→ TRECHO FORNECIDO:
◇ ◇ ◇ ◇ ◇

Senhoras e Senhores,


O Instituto de Direito Administrativo de Goiás – IDAG, entidade científica, de utilidade pública e sem finalidades lucrativas, tem o prazer de iniciar hoje o VI Congresso Goiano de Direito Administrativo. Pelo sexto ano consecutivo, este importante evento jurídico – o mais conceituado do Estado – é realizado com o intuito de alcançar conclusões – e propor novas indagações – a respeito dos temas atuais e polêmicos ligados à Administração Pública.


Nos últimos 5 anos, durante os Congressos, temos pregado a substituição do Direito Administrativo ligado somente à defesa do cidadão, por um outro, que ampare e possibilite transformações sociais. Pregamos o controle da implementação e execução dos serviços e das políticas públicas, mecanismos ativos de promoção dos direitos fundamentais. Louvamos a constitucionalização dos princípios e regras tocantes à Administração, como decorrência lógica do triunfo do constitucionalismo e da democracia. Reivindicamos uma Administração mais permeável e participativa, atenta às demandas sociais e incentivadora do diálogo democrático com o cidadão.

◇ ◇ ◇ ◇ ◇

Itens de uma fonte de dados:
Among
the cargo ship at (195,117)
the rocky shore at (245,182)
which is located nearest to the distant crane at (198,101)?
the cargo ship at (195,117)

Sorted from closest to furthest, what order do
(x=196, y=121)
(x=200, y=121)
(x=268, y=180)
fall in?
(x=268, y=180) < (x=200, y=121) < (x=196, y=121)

◇ ◇ ◇ ◇ ◇

→ OBJETIVO:
Responda às perguntas abaixo com base no trecho fornecido:
(a) Como o IDAG se define quanto à sua natureza?
(b) Há quantos anos consecutivos o evento é realizado?
(c) Que características se reivindicam para a Administração na última frase?

→ RESPOSTA:
(a) Como entidade científica, de utilidade pública e sem finalidades lucrativas.
(b) Seis anos; é o sexto ano consecutivo.
(c) Uma Administração mais permeável e participativa, atenta às demandas sociais e incentivadora do diálogo democrático com o cidadão.